Cuando la noche se espesa, “Don Rojas” no le escapa al bulto y reconoce que “antes había más delincuencia. He correteado a varios acá”, y aclara que hace mucho no lo hace. Incluso, cuenta que cuando estaba en otra parte de la ciudad le robaron la moto y, por eso, ahora tiene que viajar en colectivo.

“Justo había entrado al baño y dejé la moto unos minutos en la puerta del Instituto Médico -ubicado en calle Catamarca- y cuando salí un ladrón se la estaba llevando y no lo alcancé”, relata, entre balbuceos y algunas dificultades. 

Rojas fue diagnosticado con retraso mental moderado y deterioro del comportamiento -tal parece que tardíamente-. Todos los días llega al centro desde su casa, en Rawson, de la cual es dueño. “De lunes a lunes”, dice. Tiene una pensión gubernamental que le corresponde por su discapacidad.

Según dijo, no pasa necesidades, pero le ayuda ganarse “unos pesos más”. Varias veces supo ser visto limpiando la vereda de los comercios de la zona, como actividad complementaria al acarreo de mercadería. 

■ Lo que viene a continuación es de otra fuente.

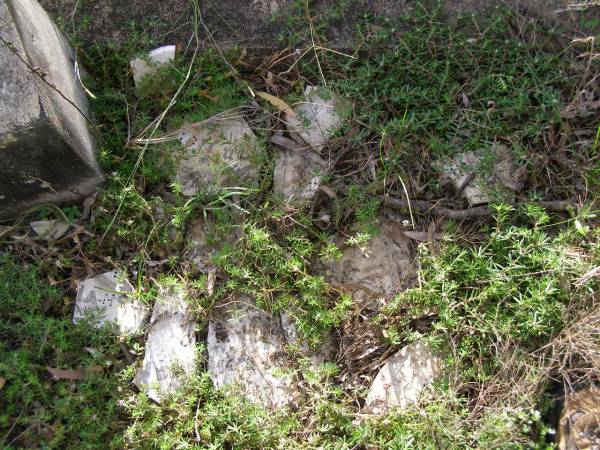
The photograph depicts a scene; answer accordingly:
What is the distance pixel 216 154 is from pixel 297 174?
1.55ft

Asegura que no tiene familia. Eso sí, cuenta que está saliendo con una mujer, de nombre Alejandra, pero no sabe especificar desde hace cuánto están juntos, momento en que le ganan los nerviosos. No tiene hijos y agrega que está “sin ganas” de eso, mientras ríe, con la picardía de alguien que conoce la calle como la palma de su mano. 

Vestido con una campera que parece abrigada, unos jeans gastados azules y un par de zapatillas negras, Rojas le agrega a su conjunto una pechera que supo ser deportiva pero que ahora tiene los nombres de las empresas que promociona. 

“Don Rojas”, como le dicen los conocidos al pasar, es parte del entramando invisible de la ciudad. Casi siempre está entre los peatones, corriendo o parado en el medio de la vereda, como se le hizo ya una sana costumbre.